I use Bancaja becuse they gave me a debit card with the mastercard logo (Banco Sabadel gave me Maestro but Spanish Maestro does not work in every place in the UK). My only gripe with Bancaja is that the pin number I use for purchases and at the atm is also the pin number for online banking, phone banking etc etc - not that secure!


----------



## dextersp1

steve_in_spain said:


> Debit cards work jsut the same as credit cards, VISA, or MASTERCARD, just give the same details over the phone.
> 
> I use Bancaja becuse they gave me a debit card with the mastercard logo (Banco Sabadel gave me Maestro but Spanish Maestro does not work in every place in the UK). My only gripe with Bancaja is that the pin number I use for purchases and at the atm is also the pin number for online banking, phone banking etc etc - not that secure!


I'm not sure I understand. When you use your debit card over the phone; Do you give the person you PIN?

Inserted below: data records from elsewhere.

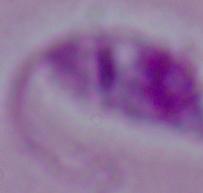

Leishmania.

Summary:
  - Magnification: 1000x
  - Modality: photomicrograph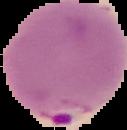
preparation = thin blood smear
image size = 127×130 pixels
image type = cell region segmented out of the field of view; surrounding area masked to black
result = Plasmodium parasites identified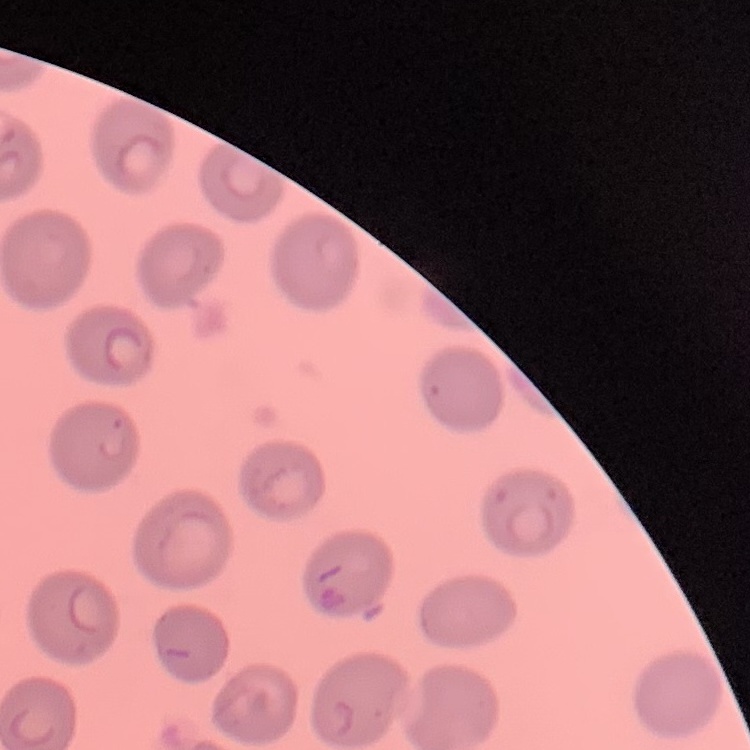
Summary:
  - Red blood cell morphology: no rouleaux formation
  - Image type: one tile cut from a larger photomicrograph
  - Stain: Field's or Giemsa
  - Preparation: thin peripheral smear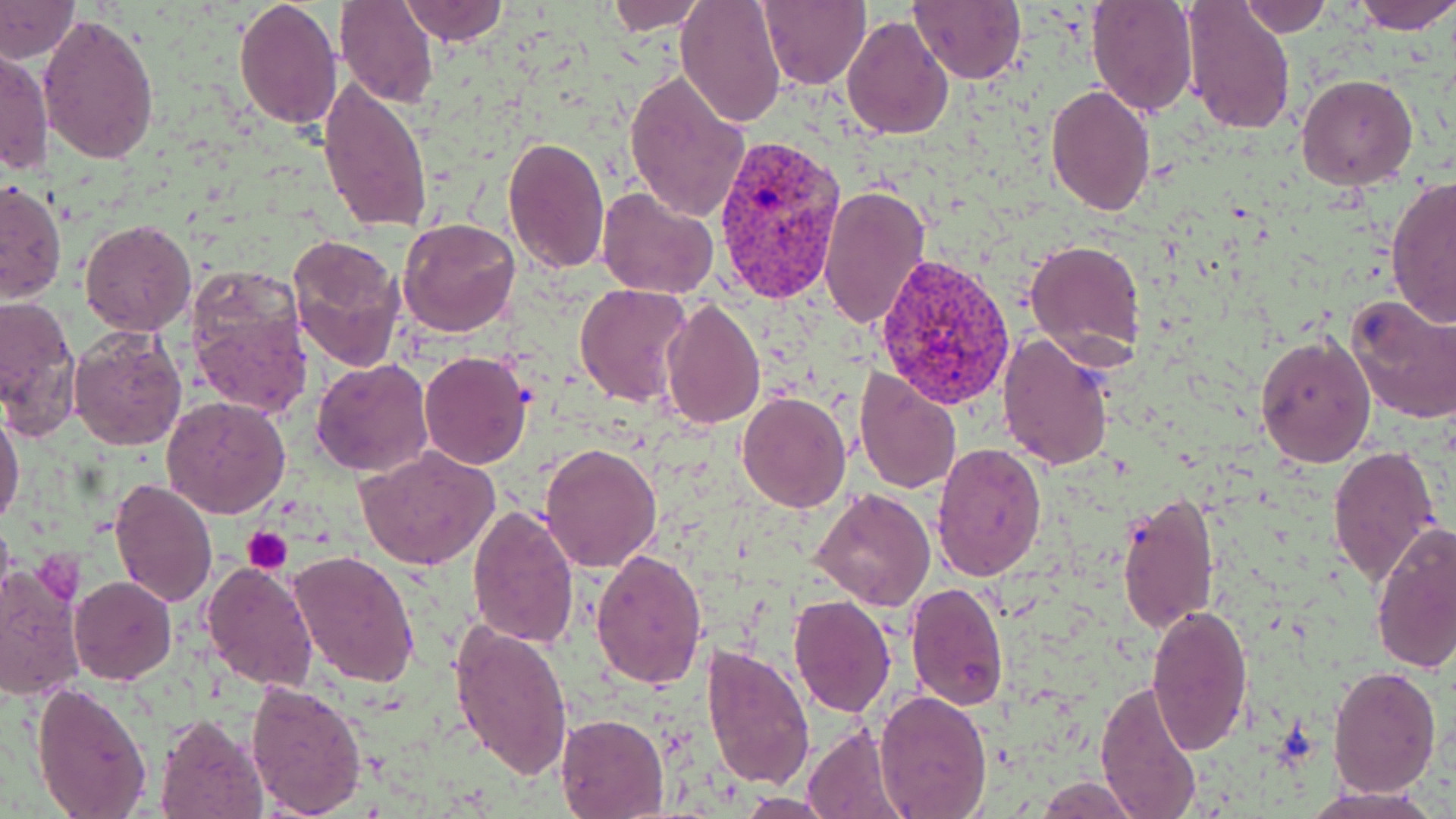

Summary:
  - Coordinate format: approximate bounding boxes as (x1,y1)-(x2,y2) corner pairs in pixels
  - Uninfected red blood cell locations: (336,0)-(438,107), (398,0)-(507,46), (604,0)-(706,33), (675,0)-(788,127), (757,0)-(870,90), (1086,0)-(1198,117), (1235,0)-(1332,37), (1350,0)-(1456,34), (233,1)-(343,132), (0,2)-(80,62), (909,2)-(1026,84), (1180,2)-(1296,134), (39,13)-(161,165), (841,15)-(953,139), (1,46)-(51,180), (623,69)-(750,224), (1295,73)-(1419,189), (317,76)-(433,233), (1045,83)-(1156,216), (501,135)-(610,274), (1384,177)-(1456,328), (1,178)-(66,305), (819,183)-(928,331), (596,186)-(718,300), (397,217)-(522,338), (79,218)-(198,336), (286,233)-(406,370), (1025,239)-(1145,360), (186,264)-(315,421), (575,284)-(690,408), (0,293)-(82,439), (1343,294)-(1456,425), (659,295)-(767,431), (68,327)-(187,451), (997,332)-(1115,472), (1255,332)-(1377,466), (419,351)-(533,467), (311,359)-(434,477), (852,368)-(961,494), (738,392)-(851,512), (162,396)-(292,519), (0,404)-(25,528), (540,442)-(663,573), (931,442)-(1047,580), (1326,446)-(1444,587), (357,448)-(500,571), (107,477)-(218,609), (809,487)-(935,611), (1117,489)-(1221,635), (468,505)-(579,650), (1369,522)-(1455,675), (288,549)-(422,688), (590,550)-(708,689), (202,559)-(318,693), (0,564)-(85,700), (70,576)-(178,685), (906,582)-(1007,714), (788,593)-(896,716), (1145,601)-(1255,755), (450,621)-(574,781), (701,646)-(815,788), (1329,664)-(1442,797), (245,678)-(367,817), (1094,679)-(1205,817), (30,682)-(153,818), (874,690)-(991,817), (555,713)-(668,817), (154,715)-(268,819), (802,724)-(907,819), (1038,777)-(1137,816), (1303,786)-(1441,819), (737,794)-(837,816)
  - Platelet locations: (242,527)-(293,575)
  - Plasmodium vivax-infected red blood cell locations: (715,134)-(844,304), (873,252)-(1017,409)
  - Slide-level diagnosis: Plasmodium vivax
  - Preparation: thin blood smear
  - Field of view: single
  - Image size: 1456×819 pixels
  - Magnification: 1000x
  - Modality: optical microscopy
  - Stain: May-Grünwald-Giemsa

And in a restaurant, while you are sitting at the table you give the waiter your debit card and the pin, he goes away to enter the transaction and then comes back to you with your card and receipt? 

I am probably making it more complicated than it needs to be. But, I never use my debit card for purchases, just to get cash from my checking account.
Thanks for the reply.


----------



## xicoalc

dextersp1 said:


> I'm not sure I understand. When you use your debit card over the phone; Do you give the person you PIN?
> 
> And in a restaurant, while you are sitting at the table you give the waiter your debit card and the pin, he goes away to enter the transaction and then comes back to you with your card and receipt?
> 
> I am probably making it more complicated than it needs to be. But, I never use my debit card for purchases, just to get cash from my checking account.
> Thanks for the reply.


No, nothing like that. If you are used to using a credit card you will know how it works... If you phone to make a purchase you give them the long number, exp date, 3 digit security code etc etc. It is exactly the same with a debit card.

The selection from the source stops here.